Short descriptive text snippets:
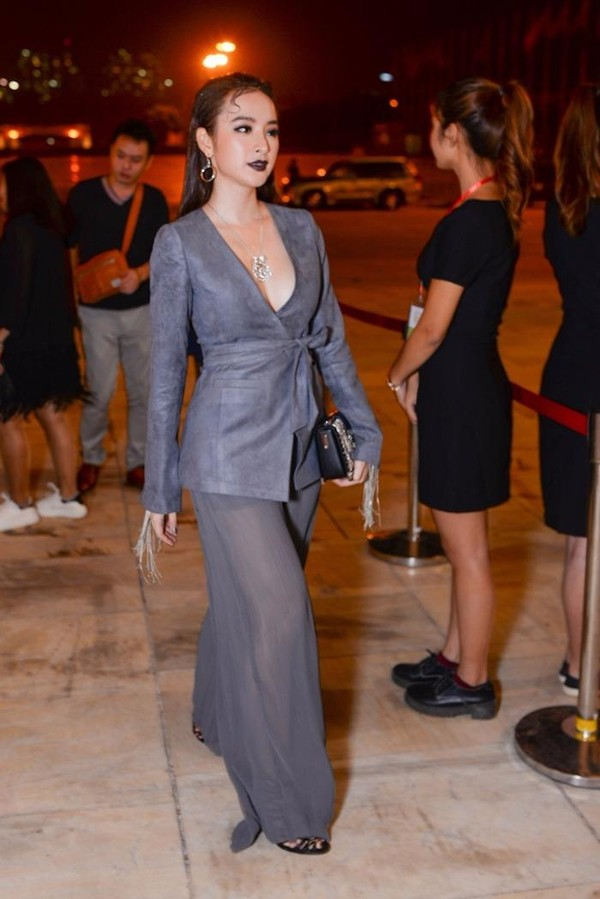 'Bà mẹ nhí' Angela Phương Trinh không tránh khỏi khoảnh khắc hớ hênh khi mang trang sức có giá trị gần 2 tỉ đồng. Ảnh VTC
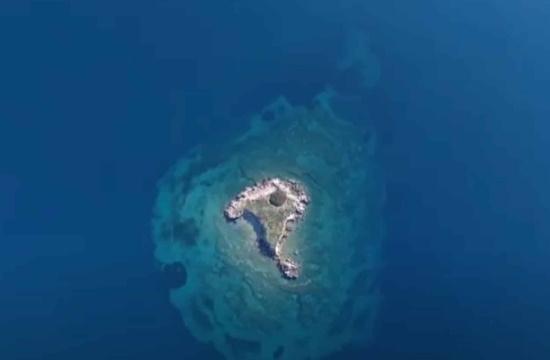 Το άγνωστο ελληνικό νησάκι που το αποκαλούν και «καπέλο του Βενιζέλου»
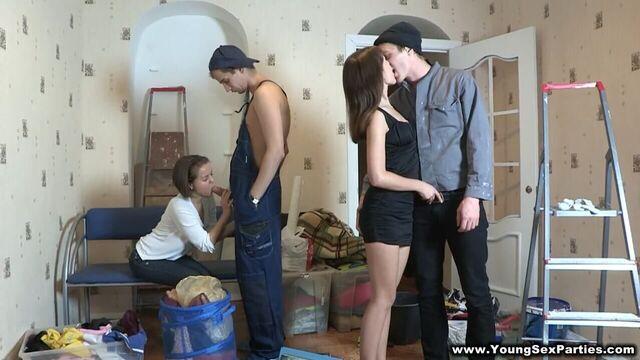 Русское групповое студенческое порно в общаге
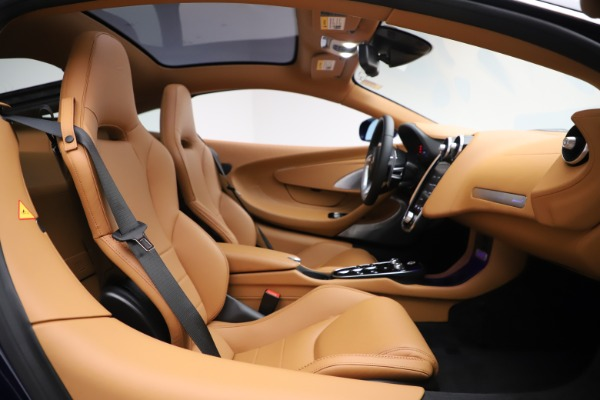 New 2020 McLaren GT Luxe for sale Sold at Aston Martin of Greenwich in Greenwich CT 06830 17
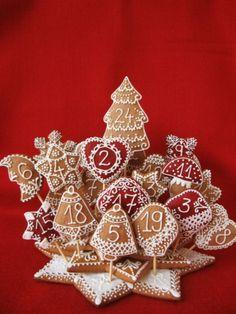 Home - Kifőztük Christmas Gingerbread House, Gingerbread Cookies, Christmas Wreaths, Xmas, Minion, Advent Calendar, Playing Cards, Holiday Decor, Diet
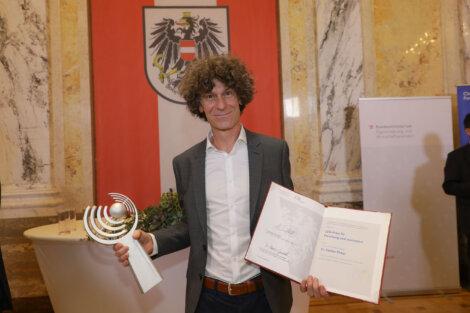 Stefan Pirker erhält den CDG Preis für die Erforschung partikulärer Strömungen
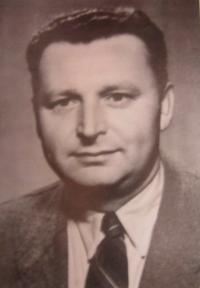 Manžel Josef Dedecius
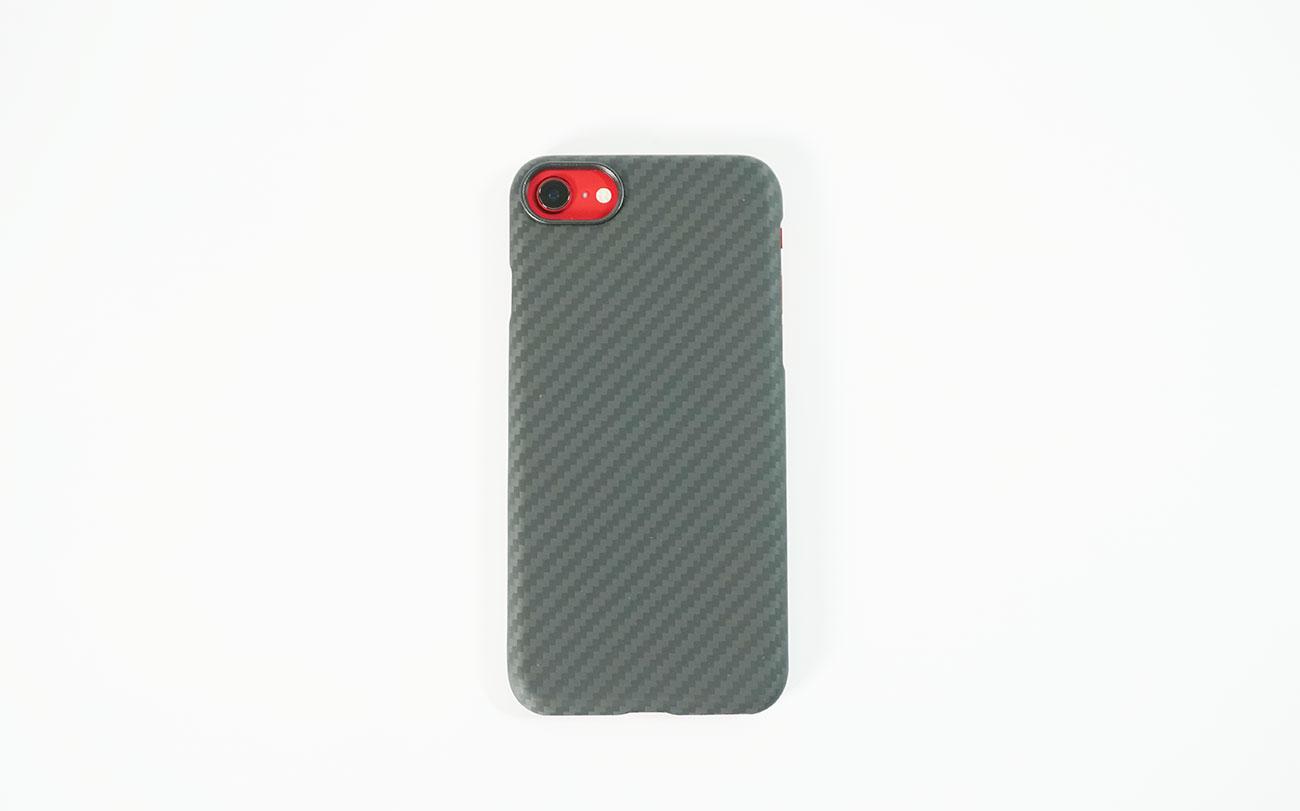 iPhone SE 第2世代に装着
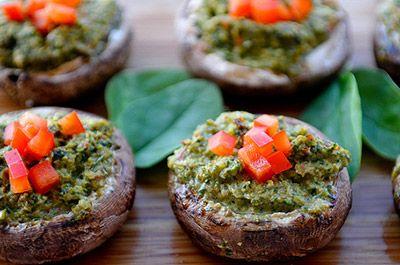 Фаршированные грибы.  Вам понадобится:    около 20-25 шампиньонов;  1 красный перец;  2 зубчика чеснока;  1/2 луковицы;  1/2 стакана грецких орехов;  стакан шпината (опционно);  соль, перец
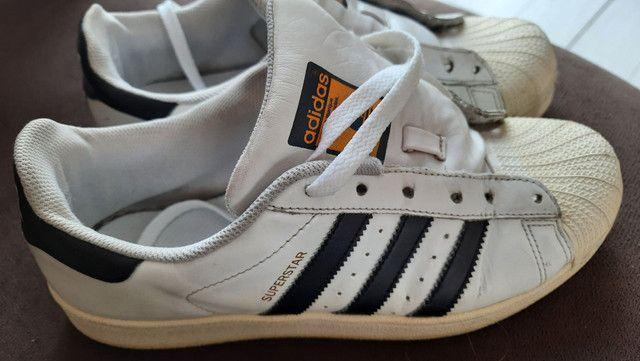 Tênis Adidas superstar usado.
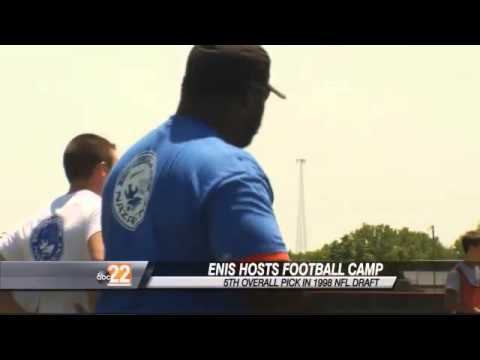 Enis Hosts FUNdamentals Football Camp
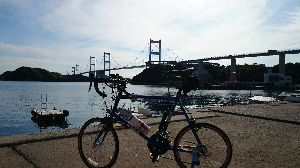 しまなみ海道!走破にむけて^^/ 大島から今治へは来島海峡大橋を渡ります^^/ しまなみ街道サイクリングの最後を飾る橋です^^/ しま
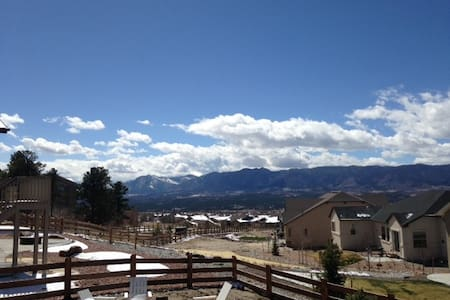 Close to the Academy, amazing views of Pike's Peak - Monument - 独立屋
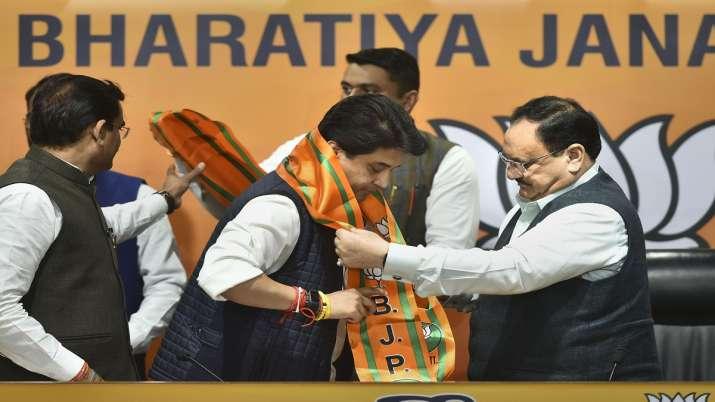 Former Congress leader Jyotiraditya Scindia (C) being felicitated by BJP National President JP Nadd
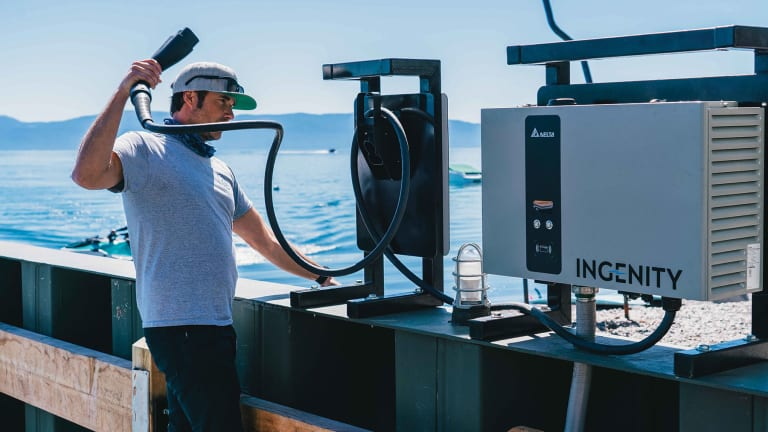 The Boat-ChargingStation of the Future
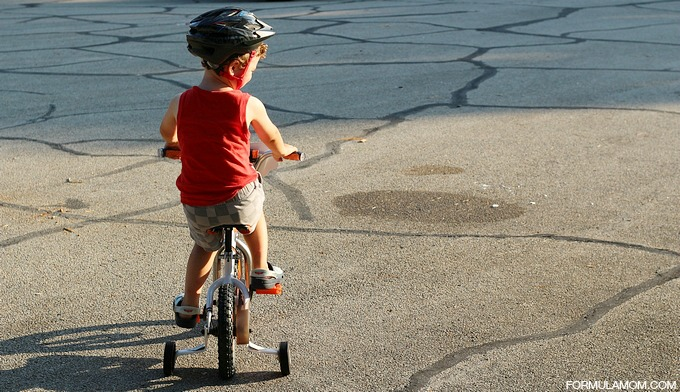 5 Ways to Build Toddler Confidence: Learning to Ride a Bike #PlanestotheRescue #shop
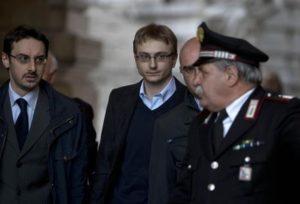 Alberto Stasi esce dal palazzo della Corte di Cassazione a Piazza Cavour, Roma, 17 aprile 2013, al termine dell'udienza per l'omicidio di Chiara Poggi. Stasi. ANSA/ MASSIMO PERCOSSI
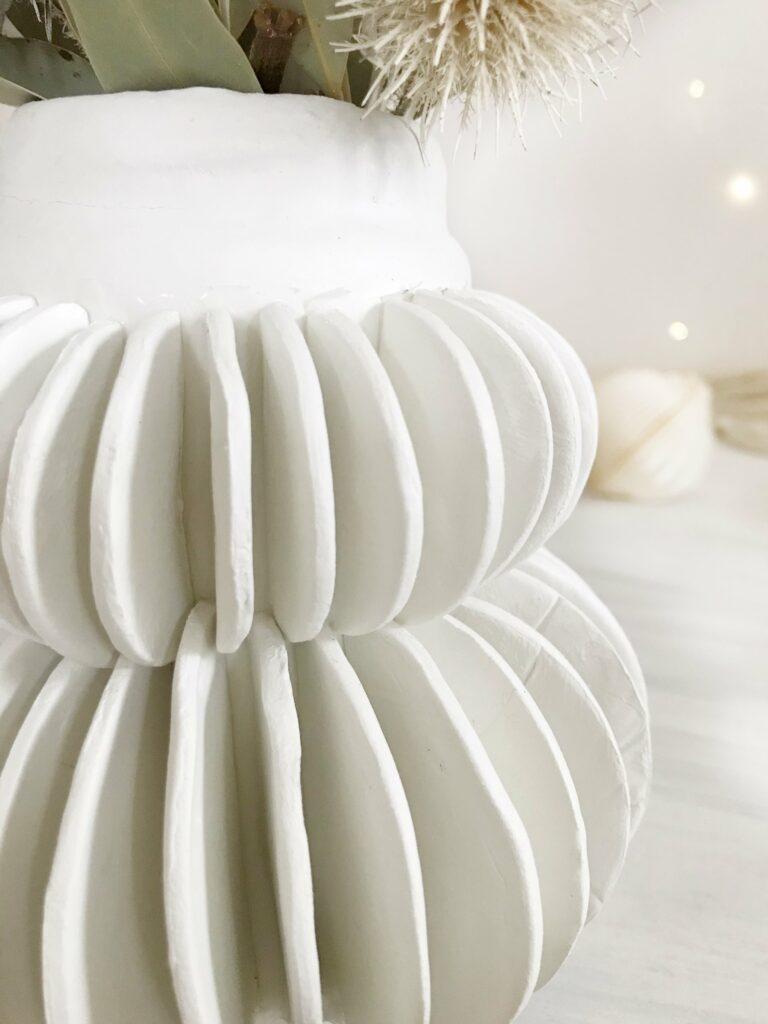 DIY: Lamellen Vase aus Modelliermasse töpfern ohne brennen. #chalet8 #diyvase #modelliermasse #töpfern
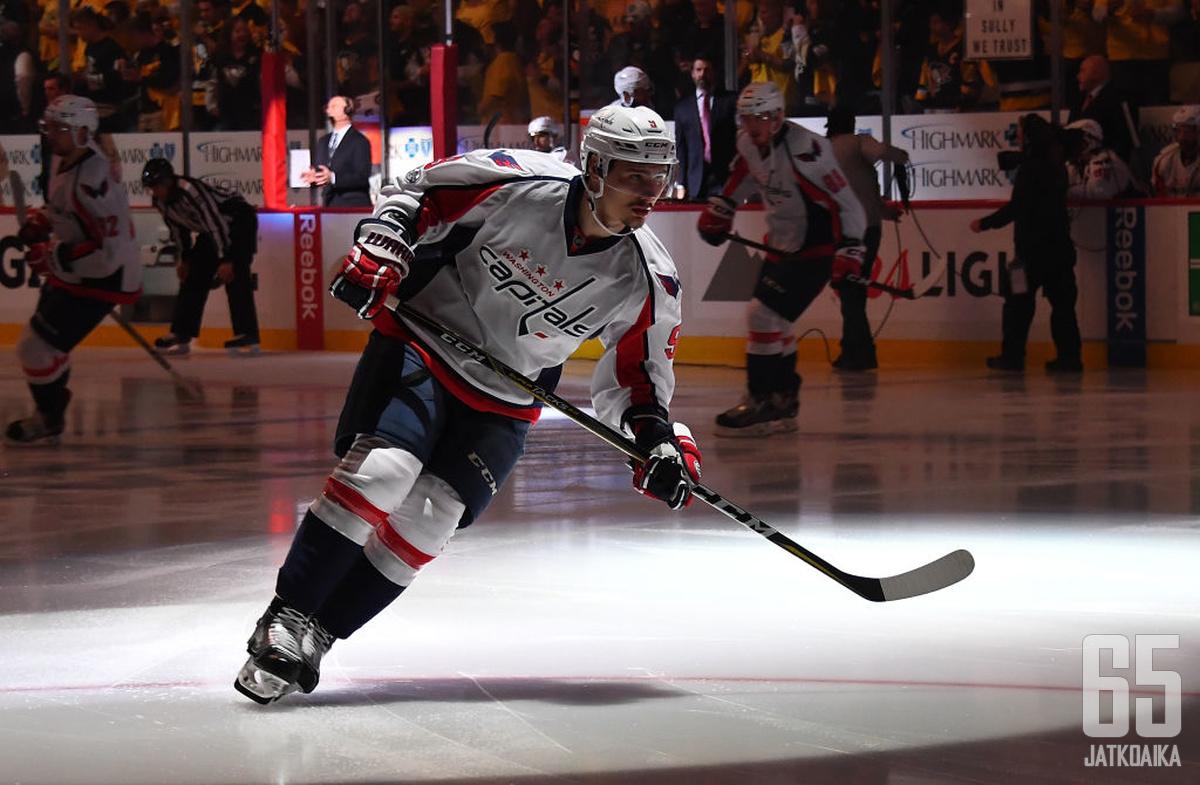 Dmitri Orlov luutii Capitalsin takalinjoilla seuraavat kuusi kautta.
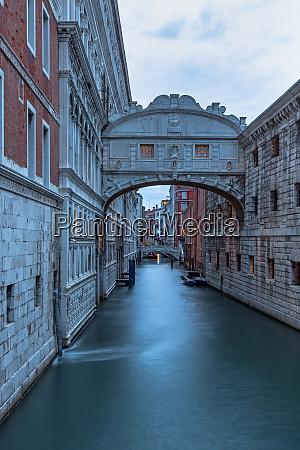 bridge of sighs in venice at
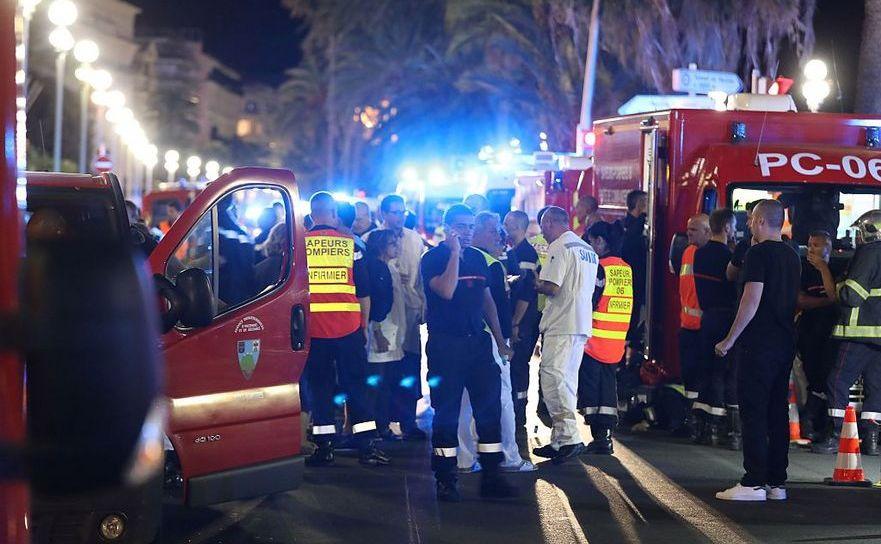 Echipe de salvare şi poliţie în Nisa, 14 iulie 2016, în urma atacului care a făcut cel puţin 80 de victime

— WORK TO COMPLETE —
Only the line with "Alberto Stasi esce" and those preceding it, back to the first line of the entries, should be repeated exactly, without pictures.

— ANSWER BOX —
 'Bà mẹ nhí' Angela Phương Trinh không tránh khỏi khoảnh khắc hớ hênh khi mang trang sức có giá trị gần 2 tỉ đồng. Ảnh VTC
 Το άγνωστο ελληνικό νησάκι που το αποκαλούν και «καπέλο του Βενιζέλου»
 Русское групповое студенческое порно в общаге
 New 2020 McLaren GT Luxe for sale Sold at Aston Martin of Greenwich in Greenwich CT 06830 17
 Home - Kifőztük Christmas Gingerbread House, Gingerbread Cookies, Christmas Wreaths, Xmas, Minion, Advent Calendar, Playing Cards, Holiday Decor, Diet
 Stefan Pirker erhält den CDG Preis für die Erforschung partikulärer Strömungen
 Manžel Josef Dedecius
 iPhone SE 第2世代に装着
 Фаршированные грибы.  Вам понадобится:    около 20-25 шампиньонов;  1 красный перец;  2 зубчика чеснока;  1/2 луковицы;  1/2 стакана грецких орехов;  стакан шпината (опционно);  соль, перец
 Tênis Adidas superstar usado.
 Enis Hosts FUNdamentals Football Camp
 しまなみ海道!走破にむけて^^/ 大島から今治へは来島海峡大橋を渡ります^^/ しまなみ街道サイクリングの最後を飾る橋です^^/ しま
 Close to the Academy, amazing views of Pike's Peak - Monument - 独立屋
 Former Congress leader Jyotiraditya Scindia (C) being felicitated by BJP National President JP Nadd
 The Boat-ChargingStation of the Future
 5 Ways to Build Toddler Confidence: Learning to Ride a Bike #PlanestotheRescue #shop
 Alberto Stasi esce dal palazzo della Corte di Cassazione a Piazza Cavour, Roma, 17 aprile 2013, al termine dell'udienza per l'omicidio di Chiara Poggi. Stasi. ANSA/ MASSIMO PERCOSSI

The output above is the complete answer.